Albury Arroyo, 40, a homemaker in Erie in Michigan’s southeast corner, is familiar with both sides of the debate.
She said she was once a drug addict in Florida, but has been free of illegal drugs for three years. She said friends in Florida tried to step away from street drugs by turning to kratom instead, believing it eases withdrawal from opioids.
Some, she said, found success. Others became just as addicted to kratom.
“I’ve heard good things. I’ve heard bad things,” she said.
In Lansing, Sen. Bizon said he’s well aware that some people use kratom as a less harmful replacement for opioids.
“That may very well be true,” he said. But he said when he asks drug recovery experts in the field, “they haven't even heard of kratom.”
Explaining a bad name
According to the AKA, kratom has gotten a bad name in recent years because of dangerous additives, but in its purest form, kratom is no more addictive than, say, coffee.
The group says the plant has been mixed with heroin, morphine, and fentanyl and sold to consumers under the impression they were buying pure kratom.
“The issue is that some unscrupulous ‘bad-actors’ have decided to spike natural kratom with toxic doses of dangerous drugs. And the FDA then leaps to the incorrect conclusion these adulterated kratom products are just the natural kratom,” the AKA writes.
At least nine people in Michigan died in 2018 after using kratom, according to the Michigan Department of Health and Human Services.
However, overdose deaths related to kratom could be undercounted because there’s no specific code classifying kratom and the plant may have been lumped in with opioids, including morphine, said Lynn Sutfin, a department spokeswoman.
Kent County Medical Examiner Dr.

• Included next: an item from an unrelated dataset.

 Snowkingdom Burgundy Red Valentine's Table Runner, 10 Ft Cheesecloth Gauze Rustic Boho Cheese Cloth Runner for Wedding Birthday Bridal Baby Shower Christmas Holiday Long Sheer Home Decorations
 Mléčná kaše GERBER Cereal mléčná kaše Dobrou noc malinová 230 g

Stephen Cohle ruled Joey LaPenna’s death was caused by “mitragynine toxicity,” referring to an active ingredient in the kratom plant. Cohle said he’s investigated at least eight deaths related to kratom, but it’s unclear how the kratom may have interacted with other drugs at the time of death. Toxicology tests showed five of the individuals had taken other drugs, too, including cocaine, heroine, oxycodone and fentanyl, he told Bridge.

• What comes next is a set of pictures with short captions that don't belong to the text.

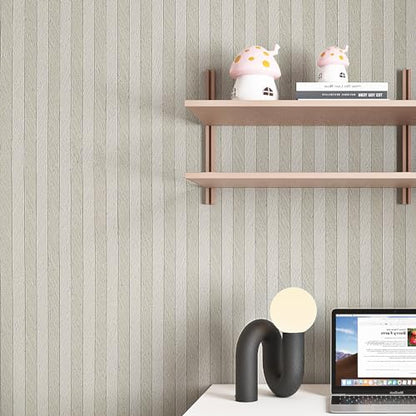Livelynine Striped Wallpaper Peel and Stick Bedroom Cream Tan and White Stripe Wall Paper for Bathroom Waterproof Contact Paper for Countertops Table Desk Cover Kitchen Cabinet Vinyl Wrap 15.8x78.8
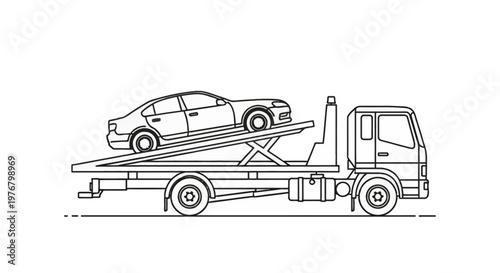 Line art vector illustration of a flatbed tow truck recovery vehicle transporting a sedan car on a tilted hydraulic platform ramp, side view isolated on white background.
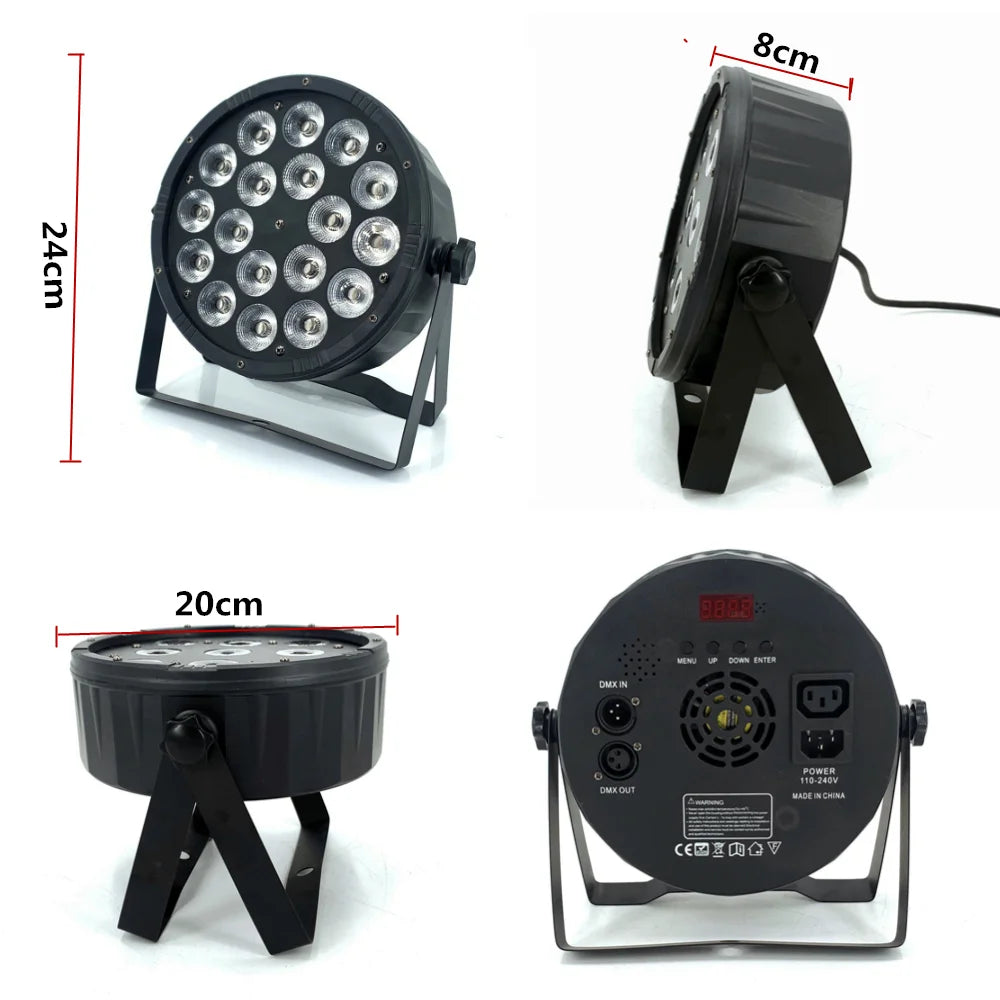 18X18W RGBWA/UV LED PAR Light/ disco light dmx512 control LED wash light stage professional dj equipment 100% new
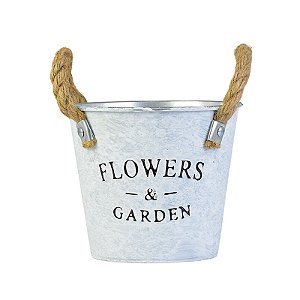 Vaso Branco Flowers e Garden P em Metal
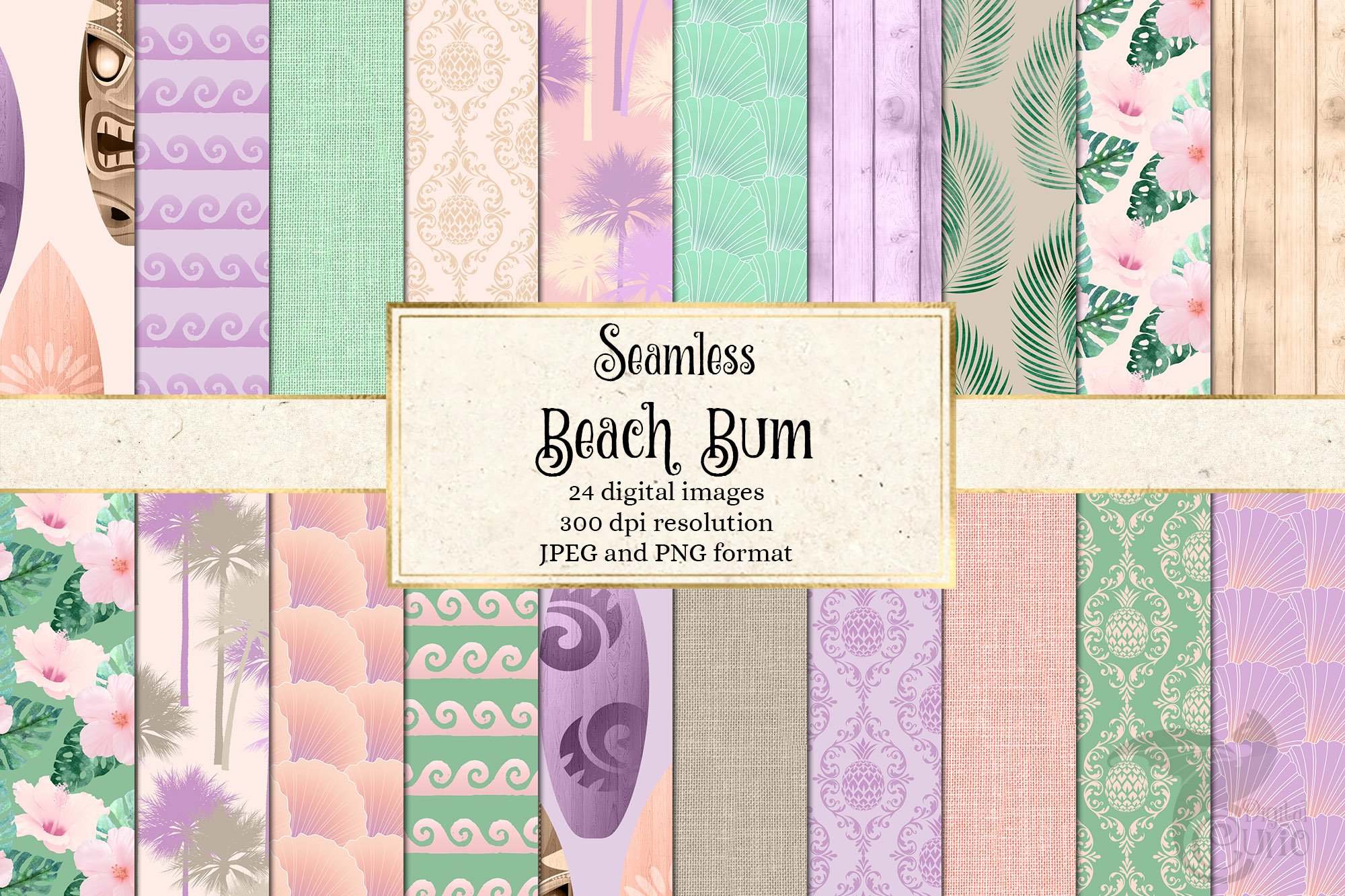 Beach Bum Digital Paper and Clipart cover image.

It may be, too, that some individuals react differently to kratom.
“I don’t really take a position. The FDA hasn’t ruled on it,” Cohle said. “But it has caused some deaths. I’d advise to stay away from it. At the very least, use with caution.”
On the west side of Grand Rapids, Peggy LaPenna recalls the January afternoon the day before her son died.

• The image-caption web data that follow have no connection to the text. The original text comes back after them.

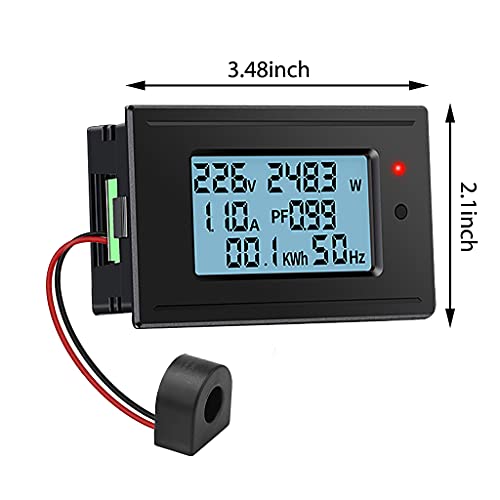 STHIRA® AC Energy Meter 6 in 1, LCD Digital Display Ammeter Voltmeter Multimeter with Split Core Current Transformer AC 80-260V 100A Multi-Function Power Monitor
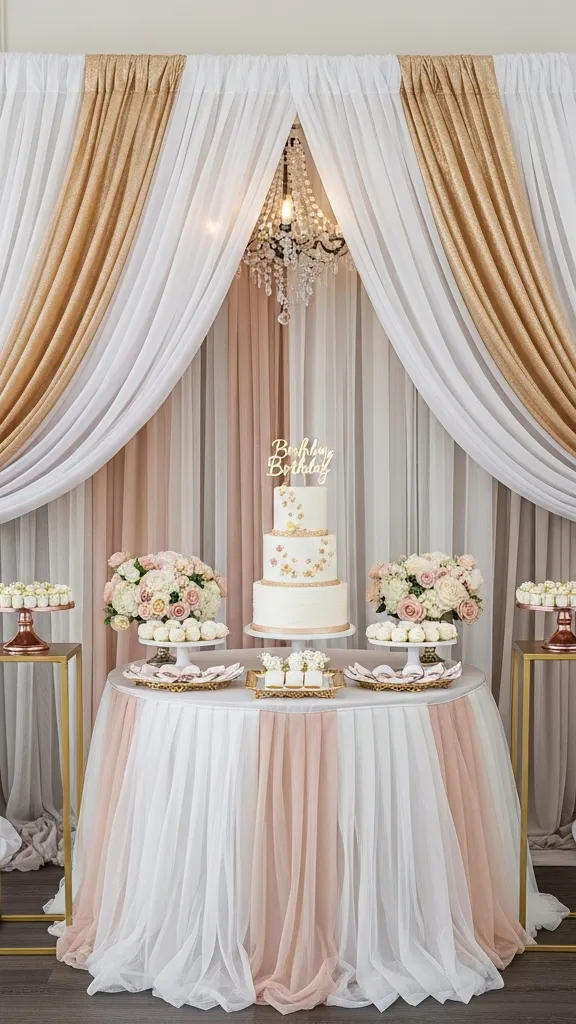 Fabric Draping or Tulle Curtain Backdrop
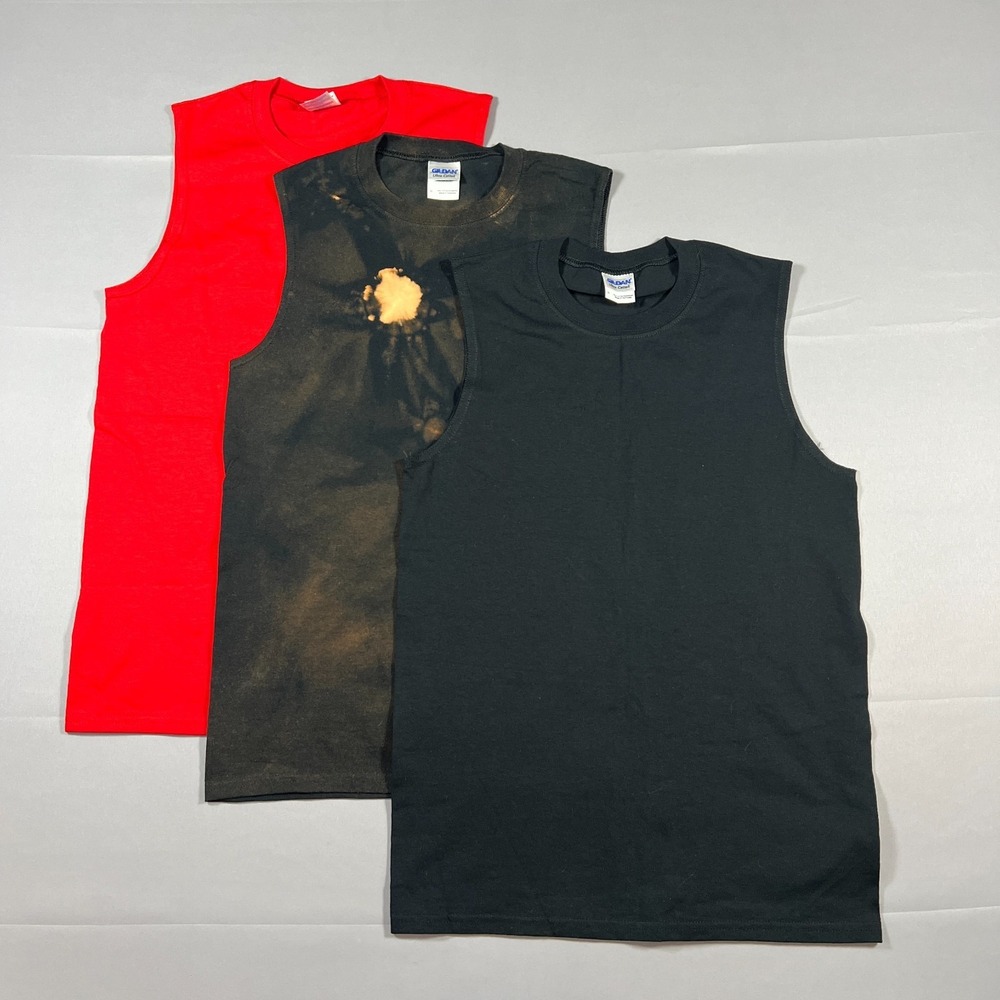 Set Of 3 Gildan Performance Tank Top Mens S Multicolor Ultra Cotton Sleeveless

Her painfully thin son was sitting beside her in the passenger seat as they made their way toward their Ada home on U.S. 131.
He had been so stoned that day that LaPenna had to steady him by his belt loop so he could walk to the drug rehab facility they had just visited, but equally, he was so stubborn he’d refused to stay.
“I just started crying in the car. ‘Joey, I don’t know what to do. I give up. I can’t watch you do this anymore,’” Peggy, a retired X-ray technician, recalled. “Joey, please. You need help.”
She would later find her son’s body in his bedroom.
Now, more than two years later, LaPenna sometimes sees packets and bottles of kratom in gas stations, and she still wonders what she would have done differently had she had known that her son was using kratom.
“What do you do,” she said, “when a kid can say ‘Mom, it’s legal’?”